Neither was Lopez for that matter, and by his own admission.
"I wasn't myself tonight," Lopez said after the FoxSports 1-televised bout, in perhaps the most fitting comment of the evening.
The action began slow, with both fighters trying to figure out the other. Lopez fought mainly behind his jab, though also without a true power shot in the fight as most of his right hands were arm punches carrying little impact.
Conversely, Arnaoutis was more aggressive at several points in this fight than he has been in several years. The 34-year old former 140 lb. contender treated the night at his last shot at relevance, the type of sense of urgency that didn't seem to hit Lopez until late in the fight.
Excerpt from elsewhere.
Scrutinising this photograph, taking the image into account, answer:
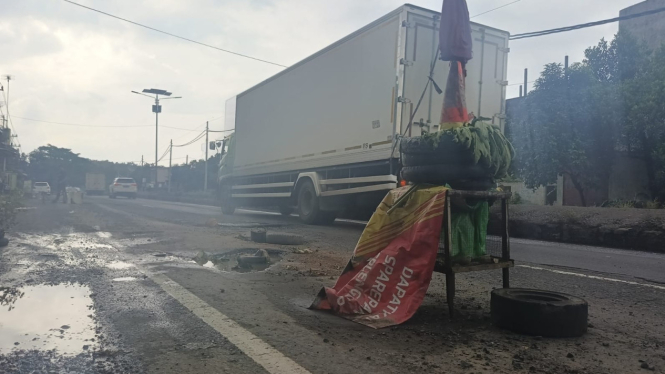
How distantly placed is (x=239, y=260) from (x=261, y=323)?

By then, the local favorite had already suffered a shock knockdown and was - to the naked eye - in danger of landing on the wrong end of one of the year's biggest upsets. A stiff right jab from Arnaoutis buckled Lopez' knees and put him on the canvas for the lone knockdown of the night.
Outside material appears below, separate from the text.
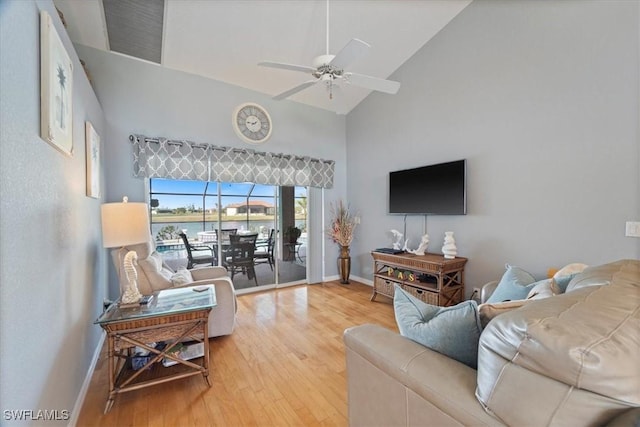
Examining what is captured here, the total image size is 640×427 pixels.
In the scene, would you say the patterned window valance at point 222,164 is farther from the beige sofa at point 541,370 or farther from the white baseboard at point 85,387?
the beige sofa at point 541,370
Lopez shook off the blow, but still took a few rounds to wake up and punch his way back into the fight. That moment didn't come until late in the fifth round, when a series of power shots caused a now-confident Arnaoutis to back off for the first time in the fight.
However, momentum continued to sway over the second half of the contest. Arnaoutis grew bolder with each passing round, while Lopez struggled to find answers.
The lone point in the fight in which Arnaoutis found himself under siege was late in the seventh round. Lopez put a little more behind his punches, trapping Arnaoutis on the ropes and targeting the body.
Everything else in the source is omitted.